Que, al final, este día no será para tanto, seguro. Porque si le restamos al porcentaje de alegría electoral, la proporción de los que no queremos saber nada de la parte trabajadora de los trabajadores sindicados, nos queda muy poca internacional socialista que cantar en las manifestaciones del 1º de mayo. Está claro que no. Ya no aspiramos a ser trabajadores con más derechos en esta revolución postindustrial ni entre los más pobres de los nuevos pobres que nos trajo la crisis esta que no soltamos, como si fuese un maldito resfriado sino, sencillamente, trabajadores con futuro. Erróneamente ofrecemos al mejor postor derechos por futuro, como ocurrió a finales de los años 20 en Alemania o Italia. Cambiamos, a la desesperada, justicia por promesas de estabilidad, lo hacemos todos y cada uno de los que renunciamos a identificarnos con los trabajadores incansables que luchan por mejorar nuestras condiciones laborales. Ya lo señaló Martin Niemóller: “primero vinieron por los socialistas, y yo no dije nada, porque yo no era socialista. Luego vinieron por los sindicalistas, y yo no dije nada, porque yo no era sindicalista. Luego vinieron por los judíos, y yo no dije nada, porque yo no era judío. Luego vinieron por mí, y no quedó nadie para hablar por mí.”

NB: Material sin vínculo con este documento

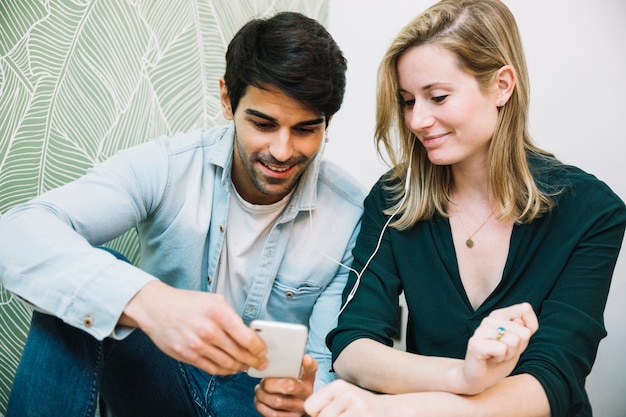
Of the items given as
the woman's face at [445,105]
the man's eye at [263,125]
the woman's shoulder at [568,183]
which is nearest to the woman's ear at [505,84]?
the woman's face at [445,105]

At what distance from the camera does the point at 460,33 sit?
3.87ft

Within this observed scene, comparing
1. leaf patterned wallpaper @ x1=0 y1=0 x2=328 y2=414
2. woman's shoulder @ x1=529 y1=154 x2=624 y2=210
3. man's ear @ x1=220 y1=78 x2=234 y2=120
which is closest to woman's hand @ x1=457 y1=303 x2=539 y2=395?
woman's shoulder @ x1=529 y1=154 x2=624 y2=210

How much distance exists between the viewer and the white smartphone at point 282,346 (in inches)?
34.5

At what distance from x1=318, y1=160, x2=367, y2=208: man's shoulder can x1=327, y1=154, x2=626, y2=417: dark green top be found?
7 centimetres

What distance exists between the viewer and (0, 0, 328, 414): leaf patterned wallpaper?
4.93 feet

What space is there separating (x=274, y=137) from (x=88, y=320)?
545 millimetres

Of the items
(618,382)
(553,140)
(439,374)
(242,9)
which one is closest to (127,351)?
(439,374)

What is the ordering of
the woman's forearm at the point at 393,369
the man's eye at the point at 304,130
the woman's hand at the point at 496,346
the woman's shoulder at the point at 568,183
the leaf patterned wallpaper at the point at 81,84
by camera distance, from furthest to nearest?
the leaf patterned wallpaper at the point at 81,84, the man's eye at the point at 304,130, the woman's shoulder at the point at 568,183, the woman's forearm at the point at 393,369, the woman's hand at the point at 496,346

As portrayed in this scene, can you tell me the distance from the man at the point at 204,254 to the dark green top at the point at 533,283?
0.47ft

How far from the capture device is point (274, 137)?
1.25 m

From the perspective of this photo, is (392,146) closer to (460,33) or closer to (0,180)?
(460,33)

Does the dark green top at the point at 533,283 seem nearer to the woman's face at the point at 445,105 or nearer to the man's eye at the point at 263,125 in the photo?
the woman's face at the point at 445,105

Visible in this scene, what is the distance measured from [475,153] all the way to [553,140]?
0.44m

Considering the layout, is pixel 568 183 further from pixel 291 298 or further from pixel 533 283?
pixel 291 298
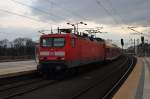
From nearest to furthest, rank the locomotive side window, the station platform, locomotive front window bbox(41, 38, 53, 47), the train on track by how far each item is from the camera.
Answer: the station platform → the train on track → the locomotive side window → locomotive front window bbox(41, 38, 53, 47)

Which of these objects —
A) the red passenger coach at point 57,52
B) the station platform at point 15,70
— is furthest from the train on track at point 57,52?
the station platform at point 15,70

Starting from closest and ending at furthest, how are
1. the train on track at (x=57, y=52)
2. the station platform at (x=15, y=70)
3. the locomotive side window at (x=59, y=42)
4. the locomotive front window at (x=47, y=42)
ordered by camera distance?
the station platform at (x=15, y=70), the train on track at (x=57, y=52), the locomotive side window at (x=59, y=42), the locomotive front window at (x=47, y=42)

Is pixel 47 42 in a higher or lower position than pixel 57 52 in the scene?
higher

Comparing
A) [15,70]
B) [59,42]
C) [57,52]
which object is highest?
[59,42]

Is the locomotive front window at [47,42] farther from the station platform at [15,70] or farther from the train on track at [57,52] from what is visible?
the station platform at [15,70]

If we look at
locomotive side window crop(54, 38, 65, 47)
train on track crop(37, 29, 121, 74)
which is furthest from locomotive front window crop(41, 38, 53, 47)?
locomotive side window crop(54, 38, 65, 47)

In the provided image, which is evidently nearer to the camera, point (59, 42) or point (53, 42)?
point (59, 42)

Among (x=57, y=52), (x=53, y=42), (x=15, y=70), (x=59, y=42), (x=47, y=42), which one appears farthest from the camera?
(x=15, y=70)

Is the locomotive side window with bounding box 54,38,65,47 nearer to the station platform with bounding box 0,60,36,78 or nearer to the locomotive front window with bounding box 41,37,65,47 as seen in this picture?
the locomotive front window with bounding box 41,37,65,47

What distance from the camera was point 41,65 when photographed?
23906 mm

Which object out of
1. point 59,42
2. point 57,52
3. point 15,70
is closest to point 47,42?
point 59,42

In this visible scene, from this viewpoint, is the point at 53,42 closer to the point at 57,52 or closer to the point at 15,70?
the point at 57,52

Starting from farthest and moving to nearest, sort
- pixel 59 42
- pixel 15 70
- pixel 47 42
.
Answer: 1. pixel 15 70
2. pixel 47 42
3. pixel 59 42

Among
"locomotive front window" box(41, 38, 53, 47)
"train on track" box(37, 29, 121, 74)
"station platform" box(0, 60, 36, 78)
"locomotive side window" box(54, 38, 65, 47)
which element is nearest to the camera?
"station platform" box(0, 60, 36, 78)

Los que no queremos ser para siempre nuevos trabajadores pobres no asumimos que lo somos y preferimos mirar hacia otro lado, silbando sin acritud, como si no fuese con nosotros la cosa, para que no se nos pegue la mugre del paupérrimo. Somos empleados precarios de las reformas laborales salvadoras de la patria que no conseguimos soltar el lastre de la incertidumbre que nos acompaña durante más de una década, probablemente porque seamos sufridores necesarios para cuadrar las cuentas, somos seres recortados imprescindibles para la supervivencia de las instituciones, somos la antigua clase media abundante que ha descendido a segunda división pero se niega a reconocerlo y no se presenta a los partidos. Somos tantos, capaces de tanto sobresfuerzo sin contraprestaciones para que no se nos confunda con los de más abajo, que vivimos sin aliento ni conciencia. Observamos como la economía despega olvidándose de nosotros, pero con la esperanza, aún viva, de que alguien, alguna vez, desde algún sitio -sacrosanto ultrapatriótico tal vez- venga a rescatarnos a esta isla del Pocopacífico en la que malvivimos millones de rezagados.

Por eso no nos consideramos Trabajadores. Porque no conviene derrumbarse. Preferimos ser clase media trabajadora. Y mejor aún clase media a secas. Por eso no queremos defender nuestros derechos sino los de las clases más altas, porque soñamos con alcanzarlos, incluso sentimos que ya los hemos alcanzado y que estamos ahí arriba, junto a los pudientes, sólo a falta de su dinero. Sólo a falta de su futuro.

Ya no hay clase trabajadora porque nadie quiere formar parte de ella. Y los que salgamos a manifestarnos nos consideraremos trabajadores por cuenta ajena, o antiguos trabajadores, o parados, o… pero no Trabajadores, quita, quita.